>> begin Document extract

Driver provides a default implementation of ignore(ex)
which always returns
False
. If there are any exceptions that are safe to ignore in your driver
then you must override this method.
Driver provides a default implementation of cursor()
which delegates
driver-specific cursor setup to the method setup_cursor(cursor)
which has a
no-op default implementation.
The Driver class provides default implementations of cursor()
, ... FINISH ME.
TODO: Actually, this isn't quite implemented yet. Coming soon. But I expect it to end up something like this:
Connection pools are simply implemented as new drivers, e.g. "antipool+postgresql://user:pass@host/db?min_conn=10&max_conn=50"
Currently there are four custom exceptions that the db module might raise, all
of which are a subclass of db.DBError
(which currently is never raised
directly):
NoDefaultDatabase
Raised when an attempt to access the default database is made before a
driver is registered for the default database.

>> end Document extract

## What to do
**1.** Extract the stretch of the database driver notes from "Driver provides a default implementation of ignore(ex)" through "implementations of cursor()".
**2.** Extend the database driver notes, picking up after their last sentence.
The listing has no connection to the database driver notes.

>> begin Stored records

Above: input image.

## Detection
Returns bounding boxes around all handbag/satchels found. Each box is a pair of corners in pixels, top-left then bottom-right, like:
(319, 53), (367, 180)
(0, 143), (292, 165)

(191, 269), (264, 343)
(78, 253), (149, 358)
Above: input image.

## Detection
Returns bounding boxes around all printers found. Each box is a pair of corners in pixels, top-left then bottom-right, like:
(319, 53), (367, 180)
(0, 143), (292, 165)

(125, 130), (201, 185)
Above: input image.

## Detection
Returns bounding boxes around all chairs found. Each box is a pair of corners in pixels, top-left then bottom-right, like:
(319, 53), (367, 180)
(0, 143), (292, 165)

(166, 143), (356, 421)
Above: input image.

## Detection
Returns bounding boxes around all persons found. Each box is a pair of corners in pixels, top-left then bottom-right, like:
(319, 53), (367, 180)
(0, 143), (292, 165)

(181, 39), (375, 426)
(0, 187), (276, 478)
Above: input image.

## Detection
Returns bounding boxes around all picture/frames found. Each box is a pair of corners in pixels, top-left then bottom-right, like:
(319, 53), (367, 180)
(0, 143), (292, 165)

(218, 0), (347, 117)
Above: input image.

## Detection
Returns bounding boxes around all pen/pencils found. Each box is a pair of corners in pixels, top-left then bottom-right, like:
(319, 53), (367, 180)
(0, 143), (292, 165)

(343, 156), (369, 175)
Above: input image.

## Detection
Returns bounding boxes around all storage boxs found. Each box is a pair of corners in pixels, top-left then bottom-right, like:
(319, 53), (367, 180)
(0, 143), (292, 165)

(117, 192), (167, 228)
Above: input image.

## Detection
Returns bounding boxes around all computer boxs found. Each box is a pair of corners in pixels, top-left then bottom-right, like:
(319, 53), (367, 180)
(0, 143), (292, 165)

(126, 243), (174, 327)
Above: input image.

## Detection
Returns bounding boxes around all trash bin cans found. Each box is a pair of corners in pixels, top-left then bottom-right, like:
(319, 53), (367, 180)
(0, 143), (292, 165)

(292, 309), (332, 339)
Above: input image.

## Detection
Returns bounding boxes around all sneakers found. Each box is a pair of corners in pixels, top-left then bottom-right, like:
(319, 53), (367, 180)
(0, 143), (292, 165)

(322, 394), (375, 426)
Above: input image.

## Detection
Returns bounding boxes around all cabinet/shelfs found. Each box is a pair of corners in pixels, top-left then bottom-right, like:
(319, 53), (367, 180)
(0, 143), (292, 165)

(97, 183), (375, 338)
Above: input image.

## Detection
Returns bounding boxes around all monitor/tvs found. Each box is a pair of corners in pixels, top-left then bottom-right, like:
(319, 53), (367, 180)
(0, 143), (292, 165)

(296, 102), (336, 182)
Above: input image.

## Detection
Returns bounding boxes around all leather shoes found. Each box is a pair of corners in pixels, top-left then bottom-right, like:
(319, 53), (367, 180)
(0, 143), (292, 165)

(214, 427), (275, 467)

>> end Stored records

## Outputs in order
**1.**
Driver provides a default implementation of ignore(ex)
which always returns
False
. If there are any exceptions that are safe to ignore in your driver
then you must override this method.
Driver provides a default implementation of cursor()
which delegates
driver-specific cursor setup to the method setup_cursor(cursor)
which has a
no-op default implementation.
The Driver class provides default implementations of cursor()

**2.**
NoSuchDatabase
Raised when an attempt to access a named database is made but no driver
has been registered for that name.
UnexpectedCardinality
Raised when .one() or .tuple() is called and the query returns more or
less than 1 result. Taking suggestions for a better name before 1.0
release sets it in stone :)
NoDriverForURL
Raised when there is no driver registered to handle the scheme of a
database URL.